Das Land Nordrhein-Westfalen verlangte von den Eltern einer im Jahr 1991 geborenen Tochter die Zahlung von Ausbildungsunterhalt in Höhe von rund 6.400 Euro. In Höhe dieses Betrages wurde der Tochter für ein Studium in der Zeit von Oktober 2015 bis September 2016 BAföG bewilligt. Nach dem BAföG haben Eltern dem fördernden Land derartige Zahlungen zu erstatten, wenn sie für die geförderte Ausbildung Unterhalt schulden.

Die Tochter hatte sich bereits in der Schulzeit entschieden, Bühnentänzerin zu werden. Sie verließ deswegen nach der mittleren Reife die Schule und absolvierte dann an einer Hochschule den Studiengang Tanz absolviert. Das Studium konnte sie 2011 mit dem Tanzdiplom abschließen. In der Folgezeit gelang es der Tochter allerdings nicht, eine Anstellung als Tänzerin zu erhalten. Deswegen besuchte sie 2012/13 wieder die Schule, erwarb die allgemeine Hochschulreife und begann 2015/16 Psychologie zu studieren. Für dieses Studium erhielt sie die BAföG-Leistungen.
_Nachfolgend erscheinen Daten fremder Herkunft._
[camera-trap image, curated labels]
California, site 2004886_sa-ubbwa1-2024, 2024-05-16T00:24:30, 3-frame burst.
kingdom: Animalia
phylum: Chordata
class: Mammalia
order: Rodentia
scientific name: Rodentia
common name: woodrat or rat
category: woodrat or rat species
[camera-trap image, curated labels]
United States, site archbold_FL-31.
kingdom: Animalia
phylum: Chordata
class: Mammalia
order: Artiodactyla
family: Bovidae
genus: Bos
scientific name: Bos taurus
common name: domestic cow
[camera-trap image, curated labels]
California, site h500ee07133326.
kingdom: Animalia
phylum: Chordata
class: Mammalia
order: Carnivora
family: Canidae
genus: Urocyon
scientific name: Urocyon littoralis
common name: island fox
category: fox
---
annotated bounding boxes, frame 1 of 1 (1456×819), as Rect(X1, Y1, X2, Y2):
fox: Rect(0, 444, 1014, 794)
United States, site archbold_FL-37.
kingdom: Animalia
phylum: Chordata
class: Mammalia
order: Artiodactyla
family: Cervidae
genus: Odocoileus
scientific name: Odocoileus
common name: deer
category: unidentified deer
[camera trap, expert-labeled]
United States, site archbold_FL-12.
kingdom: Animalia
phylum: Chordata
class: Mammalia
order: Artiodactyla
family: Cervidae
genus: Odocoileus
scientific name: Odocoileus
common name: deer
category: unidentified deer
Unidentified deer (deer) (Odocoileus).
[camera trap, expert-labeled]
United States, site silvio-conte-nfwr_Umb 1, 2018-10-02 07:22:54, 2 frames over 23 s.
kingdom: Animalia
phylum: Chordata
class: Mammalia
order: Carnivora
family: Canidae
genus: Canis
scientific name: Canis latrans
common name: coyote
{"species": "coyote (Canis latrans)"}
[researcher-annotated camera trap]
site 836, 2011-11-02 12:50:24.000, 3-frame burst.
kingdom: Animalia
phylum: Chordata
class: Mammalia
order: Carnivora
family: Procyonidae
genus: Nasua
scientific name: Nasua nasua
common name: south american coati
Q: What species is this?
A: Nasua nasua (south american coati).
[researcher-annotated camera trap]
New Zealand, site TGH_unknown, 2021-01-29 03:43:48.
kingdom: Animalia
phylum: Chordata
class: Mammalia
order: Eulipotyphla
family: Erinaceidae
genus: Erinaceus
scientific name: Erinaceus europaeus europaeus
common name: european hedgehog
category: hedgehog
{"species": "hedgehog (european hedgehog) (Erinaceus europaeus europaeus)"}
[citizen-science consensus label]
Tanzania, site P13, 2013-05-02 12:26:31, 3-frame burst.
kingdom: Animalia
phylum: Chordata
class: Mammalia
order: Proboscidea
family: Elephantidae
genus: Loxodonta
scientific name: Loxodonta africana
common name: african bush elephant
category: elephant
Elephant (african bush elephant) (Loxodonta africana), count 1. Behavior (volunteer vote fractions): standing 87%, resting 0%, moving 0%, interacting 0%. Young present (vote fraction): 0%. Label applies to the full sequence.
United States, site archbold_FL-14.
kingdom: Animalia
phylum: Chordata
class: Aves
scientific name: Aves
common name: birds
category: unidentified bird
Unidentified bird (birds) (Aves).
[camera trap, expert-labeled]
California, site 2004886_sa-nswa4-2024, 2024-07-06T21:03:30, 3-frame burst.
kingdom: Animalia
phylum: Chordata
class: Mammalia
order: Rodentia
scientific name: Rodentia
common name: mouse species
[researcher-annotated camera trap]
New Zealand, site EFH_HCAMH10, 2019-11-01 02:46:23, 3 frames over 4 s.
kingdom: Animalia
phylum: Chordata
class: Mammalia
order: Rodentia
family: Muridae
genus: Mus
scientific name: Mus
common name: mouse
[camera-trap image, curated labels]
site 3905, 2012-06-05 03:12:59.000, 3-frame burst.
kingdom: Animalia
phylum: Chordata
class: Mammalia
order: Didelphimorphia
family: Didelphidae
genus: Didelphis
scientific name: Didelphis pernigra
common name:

Nach Auffassung des OLG Hamm schuldeten Eltern ihrem Kind grundsätzlich eine Berufsausbildung, die der Begabung und den Fähigkeiten, dem Leistungswillen und den beachtenswerten Neigungen des Kindes am besten entspreche und sich in den Grenzen der wirtschaftlichen Leistungsfähigkeit der Eltern halte. Hätten Eltern ihrem Kind eine solche erste Berufsausbildung gewährt, seien sie grundsätzlich nicht mehr verpflichtet, die Kosten einer weiteren Ausbildung zu tragen. Ausnahmen hiervon seien nur unter besonderen Umständen gegeben, etwa dann, wenn der Beruf aus gesundheitlichen oder sonstigen, bei Ausbildungsbeginn nicht vorhersehbaren Gründen nicht ausgeübt werden könne. Ferner komme eine fortdauernde Unterhaltspflicht in Betracht, wenn die weitere Ausbildung als eine im engen sachlichen und zeitlichen Zusammenhang mit der Erstausbildung stehende Weiterbildung anzusehen und von vornherein angestrebt gewesen sei oder wenn während der ersten Ausbildung eine besondere, die Weiterbildung erfordernde Begabung deutlich werde.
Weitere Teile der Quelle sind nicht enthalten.